Suoni extraterrestri al planetario

Uno spettacolo da gustare con le orecchie ben aperte. Lo inaugurano il 4 aprile all’InTech Science Centre, in Gran Bretagna, e promette di farci sentire tutti i rumori del Sistema solare. Dallo scrosciare della pioggia su Titano alla voce d’una persona su Venere.

Il planetario dell'INTECH Science Centre

E il coccodrillo come fa? Non c’è nessuno che lo sa, diceva la canzone vincitrice d’uno Zecchino d’Oro di qualche tempo fa. Ma quello del coccodrillo non è l’unico verso misterioso. Basta abbandonare il nostro pianeta ed ecco che anche i rumori più comuni diventano dei perfetti sconosciuti.  Chi saprebbe riprodurre lo scrosciare d’una cascata su Titano, per esempio? O il rombo d’un tuono marziano? O, ancora, la nostra stessa voce: sotto la spessa atmosfera di Venere sarebbe ancora riconoscibile?

Decenni d’esplorazione spaziale, con rover e sonde planetarie d’ogni fatta, non ci vengono in aiuto più di tanto. Pieni fino all’inverosimile di telecamere che coprono l’intero spettro elettromagnetico, hanno inviato a Terra milioni di cartoline colorate da ogni angolo del Sistema solare, a volte perfino in 3D. Ma solo in una manciata d’occasioni si sono ricordati di portarsi appresso un registratore. E anche in quei rari casi non sono riusciti a captare suoni da altri mondi.

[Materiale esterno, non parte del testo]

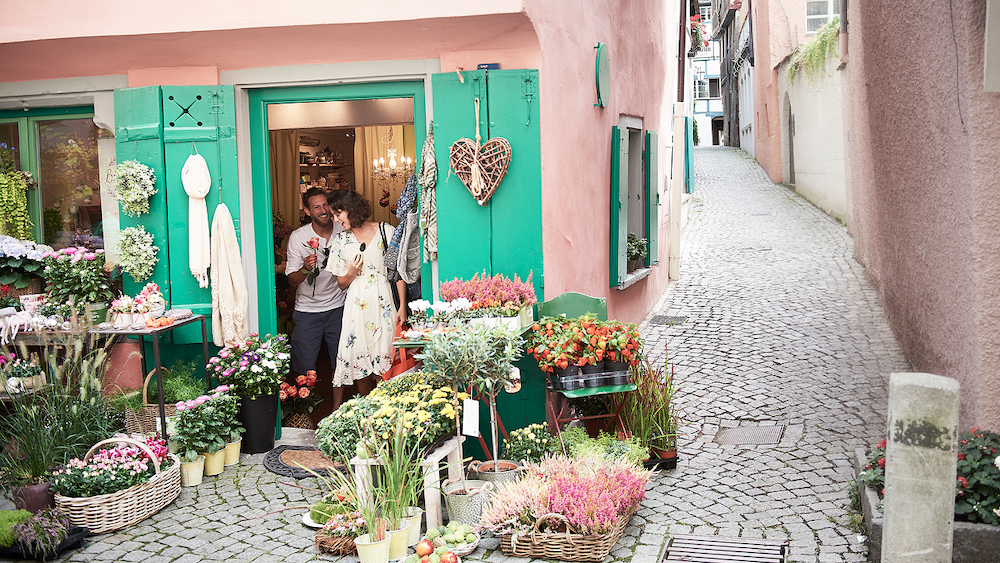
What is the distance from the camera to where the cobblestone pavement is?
4555mm

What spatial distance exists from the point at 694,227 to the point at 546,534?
48.3 feet

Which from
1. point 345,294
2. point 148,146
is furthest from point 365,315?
point 148,146

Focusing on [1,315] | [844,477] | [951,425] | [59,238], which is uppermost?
[59,238]

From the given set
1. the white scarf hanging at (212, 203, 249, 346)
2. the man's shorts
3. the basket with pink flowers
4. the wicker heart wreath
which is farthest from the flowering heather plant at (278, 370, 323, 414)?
the wicker heart wreath

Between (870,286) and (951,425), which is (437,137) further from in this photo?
(870,286)

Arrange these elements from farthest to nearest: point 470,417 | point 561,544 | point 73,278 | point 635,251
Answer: point 635,251, point 73,278, point 470,417, point 561,544

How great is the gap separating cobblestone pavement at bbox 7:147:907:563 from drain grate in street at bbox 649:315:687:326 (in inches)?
2.5

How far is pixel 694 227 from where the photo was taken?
18.2 metres

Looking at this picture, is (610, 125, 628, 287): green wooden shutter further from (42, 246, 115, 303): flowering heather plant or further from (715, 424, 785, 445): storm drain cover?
(42, 246, 115, 303): flowering heather plant

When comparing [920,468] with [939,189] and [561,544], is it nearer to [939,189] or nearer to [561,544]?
[561,544]

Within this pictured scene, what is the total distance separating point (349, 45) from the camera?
582 centimetres

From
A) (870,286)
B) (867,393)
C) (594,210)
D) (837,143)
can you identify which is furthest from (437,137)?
(837,143)

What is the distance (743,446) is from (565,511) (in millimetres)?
2297

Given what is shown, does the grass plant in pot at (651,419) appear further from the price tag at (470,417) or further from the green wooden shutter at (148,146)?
the green wooden shutter at (148,146)
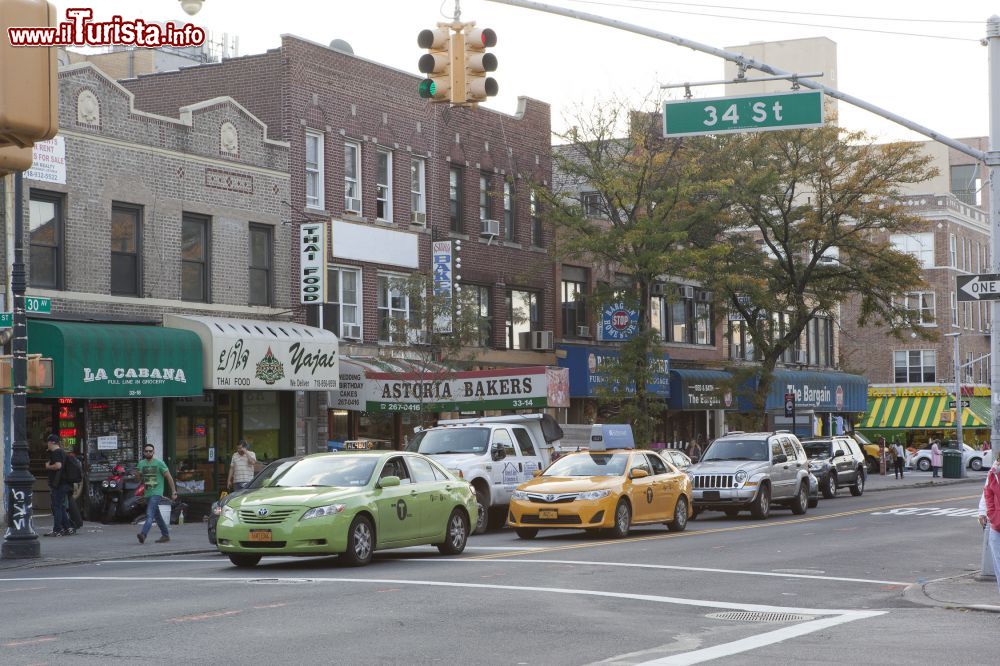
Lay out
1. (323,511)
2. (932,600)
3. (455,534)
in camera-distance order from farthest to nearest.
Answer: (455,534) → (323,511) → (932,600)

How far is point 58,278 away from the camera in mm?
27734

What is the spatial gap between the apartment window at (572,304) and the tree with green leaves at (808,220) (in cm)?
462

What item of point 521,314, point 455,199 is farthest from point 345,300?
point 521,314

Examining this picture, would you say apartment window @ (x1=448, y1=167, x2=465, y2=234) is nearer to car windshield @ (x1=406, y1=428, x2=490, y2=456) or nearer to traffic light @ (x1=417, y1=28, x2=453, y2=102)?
car windshield @ (x1=406, y1=428, x2=490, y2=456)

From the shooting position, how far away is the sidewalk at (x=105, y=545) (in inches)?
801

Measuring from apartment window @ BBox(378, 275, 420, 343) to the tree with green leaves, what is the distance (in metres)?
9.57

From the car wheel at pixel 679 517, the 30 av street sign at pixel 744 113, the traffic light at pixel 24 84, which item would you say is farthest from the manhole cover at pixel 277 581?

Ora, però, grazie a un team dell’Università di Southampton, la galleria dei suoni extraterrestri è diventata realtà. E tutto grazie a fisica e matematica. «Abbiamo fiducia nei nostri calcoli, abbiamo applicato la fisica in modo rigoroso, tenendo conto delle atmosfere, delle pressioni e della dinamica dei fluidi», garantisce il leader del gruppo, Tim Leighton, professore presso l’istituto di ricerca sui suoni e le vibrazioni della stessa università. Risultato? «Su Venere, per esempio, il timbro della nostra voce diventa molto più basso. Questo perché la densa atmosfera del pianeta fa sì che le corde vocali, immerse nella sua zuppa gassosa, vibrino più lentamente. Al tempo stesso, la velocità del suono, su Venere, è assai superiore a quella che ha sulla Terra, e questo inganna il nostro cervello, inducendolo a immaginare che la persona che parla possa essere più minuta di quanto effettivamente non sia. Così, ascoltando qualcuno parlare», conclude Leighton, «tendiamo a figurarci una persona piccola e dal tono basso. Come se gli umani, su Venere, diventassero Puffi con la voce cavernosa».

Il concerto dei suoni extraterrestri sarà parte dello show Flight Through the Universe, in programma a partire da mercoledì 4 aprile presso il Planetario Astrium dello Science Centre INTECH, vicino a Winchester (UK), il più grande di tutta l’Inghilterra.